Eu gostava era de ver essas fotos...


----------



## Norther (15 Fev 2011 às 21:01)

Fonte chefe do centro limpeza de neve que está la à 20 anos disse que o ano que viu a Serra com mais neve foi em 1996 com 5 metros e tiveram muita dificuldade em passar pelo tunel que fica na estrada a caminho da torre, estava subterrada


----------



## Norther (15 Fev 2011 às 21:35)

Fotos de Maio de 1996
Em Maio com esta neve no solo a 1600 metros é porque foi um grande inverno













podem ver aqui
http://webx.ubi.pt/~acpombo/tortosendo/serra_1.htm


----------



## Rainy (15 Fev 2011 às 22:36)

Bem, imagino Agosto, ou então houve enxurrada devido ao derretimento


----------



## Fil (16 Fev 2011 às 00:48)

actioman disse:


> Eu não digo que não, mas o problemas da Serra da Estrela (em especial os seus pontos mais alatos) é o vento e isso dificulta a acumulação!



Em teoria o vento até ajudaria a neve a acumular-se mais em certos sítios, é o que em inglês se chama de _snow drift_ ou _ventisquero_ em espanhol. 

Esta foto é do inverno de 1996:






Estas duas são mais recentes mas não sei de que ano ao certo:


----------



## belem (16 Fev 2011 às 01:20)

Excelentes fotos!


----------



## MSantos (16 Fev 2011 às 01:27)

Impressionante, a nossa Pequena Serra da Estrela também consegue nevões fantásticos


----------



## Knyght (16 Fev 2011 às 02:18)

Isso foi muita neve mesmo!


----------



## tclor (13 Mar 2011 às 18:26)

iceworld disse:


> Eu gostava era de ver essas fotos...







Uploaded with ImageShack.us





Uploaded with ImageShack.us

Talvez a qualidade das imagens não seja a melhor...  Estas fotos foram tiradas em dias diferentes, após o nevão.
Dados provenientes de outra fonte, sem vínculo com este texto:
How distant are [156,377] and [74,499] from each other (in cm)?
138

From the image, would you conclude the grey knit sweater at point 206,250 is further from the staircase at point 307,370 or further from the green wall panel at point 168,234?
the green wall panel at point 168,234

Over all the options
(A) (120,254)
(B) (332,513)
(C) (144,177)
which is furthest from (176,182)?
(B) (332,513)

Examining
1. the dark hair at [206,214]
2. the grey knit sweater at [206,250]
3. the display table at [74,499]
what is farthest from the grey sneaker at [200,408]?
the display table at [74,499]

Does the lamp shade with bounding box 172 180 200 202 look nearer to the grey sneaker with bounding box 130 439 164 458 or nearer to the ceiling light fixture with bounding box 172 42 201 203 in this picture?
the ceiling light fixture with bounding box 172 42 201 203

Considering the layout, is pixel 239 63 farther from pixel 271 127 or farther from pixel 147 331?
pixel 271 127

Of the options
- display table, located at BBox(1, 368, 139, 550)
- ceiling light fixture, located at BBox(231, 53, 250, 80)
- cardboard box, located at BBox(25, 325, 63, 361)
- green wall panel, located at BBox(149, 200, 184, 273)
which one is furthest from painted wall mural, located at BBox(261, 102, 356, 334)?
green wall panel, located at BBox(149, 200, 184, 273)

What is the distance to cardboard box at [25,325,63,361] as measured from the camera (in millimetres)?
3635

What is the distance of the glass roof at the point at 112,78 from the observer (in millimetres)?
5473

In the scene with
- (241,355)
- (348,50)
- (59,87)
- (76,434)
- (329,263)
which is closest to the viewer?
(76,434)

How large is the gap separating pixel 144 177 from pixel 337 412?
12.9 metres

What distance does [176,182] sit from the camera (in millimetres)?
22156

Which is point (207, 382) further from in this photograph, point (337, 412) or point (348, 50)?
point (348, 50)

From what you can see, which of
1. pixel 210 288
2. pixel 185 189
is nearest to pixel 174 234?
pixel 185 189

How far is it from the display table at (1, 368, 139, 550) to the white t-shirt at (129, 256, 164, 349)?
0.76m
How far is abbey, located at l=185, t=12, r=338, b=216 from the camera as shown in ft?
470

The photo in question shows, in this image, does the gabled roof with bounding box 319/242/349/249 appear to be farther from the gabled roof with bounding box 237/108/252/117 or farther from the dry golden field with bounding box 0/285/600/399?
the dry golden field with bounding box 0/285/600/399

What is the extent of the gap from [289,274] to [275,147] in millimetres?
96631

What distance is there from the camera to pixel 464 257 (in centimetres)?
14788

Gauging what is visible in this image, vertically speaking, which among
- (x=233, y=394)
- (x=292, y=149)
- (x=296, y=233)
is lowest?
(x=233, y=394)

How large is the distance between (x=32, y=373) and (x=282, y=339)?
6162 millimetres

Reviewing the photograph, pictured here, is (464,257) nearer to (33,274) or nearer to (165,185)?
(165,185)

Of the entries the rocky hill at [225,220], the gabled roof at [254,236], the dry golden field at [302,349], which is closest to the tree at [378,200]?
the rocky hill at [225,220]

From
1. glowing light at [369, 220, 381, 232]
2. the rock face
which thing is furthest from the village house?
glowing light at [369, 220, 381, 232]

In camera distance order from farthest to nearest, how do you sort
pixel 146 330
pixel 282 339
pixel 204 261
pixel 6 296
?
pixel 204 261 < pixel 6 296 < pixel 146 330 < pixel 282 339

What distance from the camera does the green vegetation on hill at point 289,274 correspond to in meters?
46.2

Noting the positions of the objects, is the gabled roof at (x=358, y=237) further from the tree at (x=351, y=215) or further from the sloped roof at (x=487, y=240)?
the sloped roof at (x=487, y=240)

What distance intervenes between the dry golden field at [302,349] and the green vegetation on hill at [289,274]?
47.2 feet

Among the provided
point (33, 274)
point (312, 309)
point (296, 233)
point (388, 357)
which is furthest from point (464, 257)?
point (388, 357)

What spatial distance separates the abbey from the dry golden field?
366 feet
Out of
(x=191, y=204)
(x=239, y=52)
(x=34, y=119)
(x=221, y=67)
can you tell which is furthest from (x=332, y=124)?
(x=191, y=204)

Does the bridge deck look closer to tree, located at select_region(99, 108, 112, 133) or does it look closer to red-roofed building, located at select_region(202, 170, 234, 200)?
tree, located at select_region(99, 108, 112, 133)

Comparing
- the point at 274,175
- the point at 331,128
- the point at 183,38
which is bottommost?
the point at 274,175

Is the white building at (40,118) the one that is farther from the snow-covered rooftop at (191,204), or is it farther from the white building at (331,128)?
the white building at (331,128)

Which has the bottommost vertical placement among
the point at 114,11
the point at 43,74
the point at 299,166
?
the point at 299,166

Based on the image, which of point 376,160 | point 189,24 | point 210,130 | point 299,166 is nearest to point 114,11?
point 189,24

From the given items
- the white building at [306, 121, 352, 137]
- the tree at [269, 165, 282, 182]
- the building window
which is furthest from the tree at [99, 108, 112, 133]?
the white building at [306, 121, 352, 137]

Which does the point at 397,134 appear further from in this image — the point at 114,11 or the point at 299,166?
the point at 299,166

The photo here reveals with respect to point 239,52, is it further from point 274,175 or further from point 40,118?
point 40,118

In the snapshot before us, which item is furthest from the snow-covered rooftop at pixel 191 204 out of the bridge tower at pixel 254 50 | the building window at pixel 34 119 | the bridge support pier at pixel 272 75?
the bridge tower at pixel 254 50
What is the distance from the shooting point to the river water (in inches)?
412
Tenho outras interessantes, mas são mais pessoais.

Foi no dia 4/2/1994 e permaneceu neve no solo durante 7 dias.


----------



## Snark (18 Mar 2011 às 21:45)

Precioso, impresionante 1996


----------



## Joaopaulo (8 Fev 2015 às 19:35)

Vou deixar aqui umas fotos , que tirei dia 16 Fevereiro 2014 .
Belas paredes de neve!


----------



## StormRic (8 Fev 2015 às 20:15)

Joaopaulo disse:


> Vou deixar aqui umas fotos , que tirei dia 16 Fevereiro 2014 .
> Belas paredes de neve!



Incrível, embora isto aconteça bastantes anos, nunca deixamos de nos espantar com esta acumulação. Três a quatro metros de taludes de neve, as pessoas andam pelos telhados .

Fotos excelentes!


----------



## Joaopaulo (8 Fev 2015 às 22:43)

Alguém sabe qual é a altura dos postes(para medir a altura de neve), que estão no cruzamento da torre?


----------



## trovoadas (10 Fev 2015 às 15:56)

E eu a pensar que aqui nos Pirenéus é que se via neve a sério... Essas imagens da Estrela são deveras  Que grandes nevões!


----------



## Gil_Algarvio (10 Fev 2015 às 16:58)

Joaopaulo disse:


> Alguém sabe qual é a altura dos postes(para medir a altura de neve), que estão no cruzamento da torre?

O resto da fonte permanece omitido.